In all these ways, says Panday, cellphones have increased networking among Africans and have lessened the global "digital divide" between haves and have nots.

"Young people today, more than any generation, have digital savvy," she says. "They all have access to SMS [short message service] and cellphones."

Africa has its own cell etiquette. Here, people tend to buy airtime as they go – cell contracts similar to the ones people use in the US tend to require a higher monthly income than the majority earn – and there is much maneuvering to save "units." Most Namibians, for instance, touch base with one another by inexpensive SMS.

"Especially on Fridays," says Betty Matthews, a resident of Katatura, the township of Windhoek, Namibia's capital city.

Why Fridays? 

"Because it's free!" she exclaims incredulously, in unison with two friends who are standing next two her. They explain that on Fridays, one cell company offers free SMS-ing, so friends tend to wait until the end of the week to connect. Ms. Matthews says that many people also have two or more phones, each with SIM (subscriber identity module) cards from different providers, so they can take advantage of the day's best deals.

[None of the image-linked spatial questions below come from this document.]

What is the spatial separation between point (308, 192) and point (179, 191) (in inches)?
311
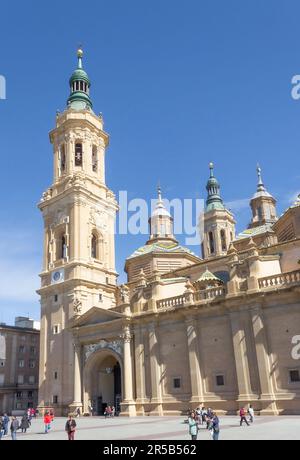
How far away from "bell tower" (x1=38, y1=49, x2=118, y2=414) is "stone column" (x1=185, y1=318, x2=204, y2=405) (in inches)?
523

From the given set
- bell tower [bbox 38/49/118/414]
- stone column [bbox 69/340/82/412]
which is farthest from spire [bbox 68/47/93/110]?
stone column [bbox 69/340/82/412]

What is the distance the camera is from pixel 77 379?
133 ft

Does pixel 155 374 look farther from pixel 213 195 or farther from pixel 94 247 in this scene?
pixel 213 195

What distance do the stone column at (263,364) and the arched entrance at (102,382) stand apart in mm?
13372

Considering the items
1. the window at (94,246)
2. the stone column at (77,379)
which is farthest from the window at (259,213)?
→ the stone column at (77,379)

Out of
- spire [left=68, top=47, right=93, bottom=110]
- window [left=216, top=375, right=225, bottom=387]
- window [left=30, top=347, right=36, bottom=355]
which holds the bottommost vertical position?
window [left=216, top=375, right=225, bottom=387]

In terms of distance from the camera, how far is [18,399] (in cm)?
5772

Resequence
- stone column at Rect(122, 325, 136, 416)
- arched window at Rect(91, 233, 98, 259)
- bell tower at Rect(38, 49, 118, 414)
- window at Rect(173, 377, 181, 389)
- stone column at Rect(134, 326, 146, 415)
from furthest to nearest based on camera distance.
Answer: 1. arched window at Rect(91, 233, 98, 259)
2. bell tower at Rect(38, 49, 118, 414)
3. stone column at Rect(134, 326, 146, 415)
4. stone column at Rect(122, 325, 136, 416)
5. window at Rect(173, 377, 181, 389)

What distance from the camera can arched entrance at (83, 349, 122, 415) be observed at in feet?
132

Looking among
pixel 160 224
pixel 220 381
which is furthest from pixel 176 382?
pixel 160 224

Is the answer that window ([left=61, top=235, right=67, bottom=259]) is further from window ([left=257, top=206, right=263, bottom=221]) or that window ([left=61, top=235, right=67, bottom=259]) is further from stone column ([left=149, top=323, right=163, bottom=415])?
window ([left=257, top=206, right=263, bottom=221])

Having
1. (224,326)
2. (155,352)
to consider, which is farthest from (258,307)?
(155,352)

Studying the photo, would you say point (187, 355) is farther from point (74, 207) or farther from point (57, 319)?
point (74, 207)
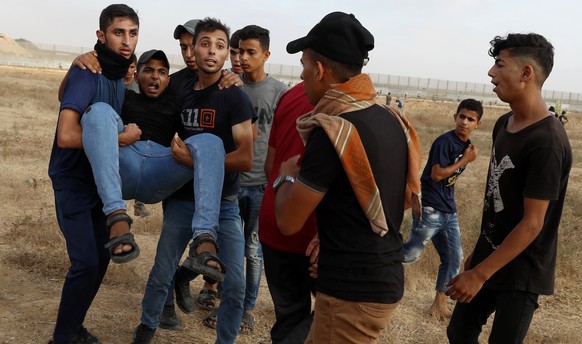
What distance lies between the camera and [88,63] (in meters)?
4.08

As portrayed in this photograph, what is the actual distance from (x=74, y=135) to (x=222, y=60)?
1101 mm

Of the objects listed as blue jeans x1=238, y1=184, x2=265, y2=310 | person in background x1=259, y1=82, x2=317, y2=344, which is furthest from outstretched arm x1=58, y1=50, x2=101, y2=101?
blue jeans x1=238, y1=184, x2=265, y2=310

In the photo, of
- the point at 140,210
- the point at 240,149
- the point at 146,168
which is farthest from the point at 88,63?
the point at 140,210

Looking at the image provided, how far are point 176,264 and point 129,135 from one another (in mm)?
960

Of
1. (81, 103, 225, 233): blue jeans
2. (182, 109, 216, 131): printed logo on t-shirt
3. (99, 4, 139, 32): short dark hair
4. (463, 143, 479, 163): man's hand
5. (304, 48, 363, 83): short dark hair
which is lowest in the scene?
(81, 103, 225, 233): blue jeans

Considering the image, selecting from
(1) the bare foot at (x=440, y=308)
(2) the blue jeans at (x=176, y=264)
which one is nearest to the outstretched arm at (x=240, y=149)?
(2) the blue jeans at (x=176, y=264)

There are other techniques to use another person's airtime instead of yours. You might "beep" someone – repeatedly, if necessary – by calling and hanging up after one ring. Or you can send a "please call" message, which is free because it's attached to a text advertisement.  Or, better yet, you can SMS a free message asking someone to transfer money to your account – the best antidote to the "please recharge" message that plagues those who have burned through their units.

"Usually I'll send that to my girlfriends," says a Namibian who gives his name only as Enrico because he doesn't want his girlfriends to realize the word is plural. "They always send me minutes."

 It's not too surprising, then, that the all-valuable "unit" has its place in pop culture – the Congolese group Zaiko Langa Langa, for instance, sings, "Ba unités nionso ya bolingo esili pasi na ngai veuiller recharger moncompteur d'amour."

  "All of love's units are used up. Please recharge my love account."

In this part of the world, people often try to fix their cellphones when technological disaster strikes rather than buying new ones, which range from $30 to $2,000.  (In a region where most people live on less than $2 a day, even the least expensive phone is an investment.)

 This has sparked a new sort of business in both rural areas and city townships: the independent cellphone repair shop. Mr. Nendongo's shop in Opuwo, for instance, is one of five owned by a local businessman. And his company is only one of many. "We have too much competition these days," he sighs.

 The day before, Nendongo fixed a customer's cellphone that had partly melted in the brutal Namibian heat.  (He attached the phone battery to a car battery and jump-started it, he says.) But he says that this week has mostly been quiet – he is waiting for a new stock of cell accessories, which sell well at the end of the month.

 Usually housed in some form of shipping container or shack, establishments like the Okau Cell Part & Repair Shop are often manned by a mobile phone company employee in off hours, or sometimes by a cellphone mechanic who has gone independent.

 "The guys in Katatura are less expensive than the cellphone shops," says Matthews, who recently dropped off her phone and its broken screen at one such establishment. "But there you must be very slick."

 She explains that sometimes the local shop owners will take parts from a client's phone and replace them with older items.

 Enrico agrees with Matthews's assessment of the independent repair shops. But he says his problem these days isn't that his phone is broken, but that it is lost – along with the information for 150 or so contacts he had programmed into it.  He shakes his head at the thought.

 "Eish," he says. "All my numbers. Now, I'm writing everything down in a book."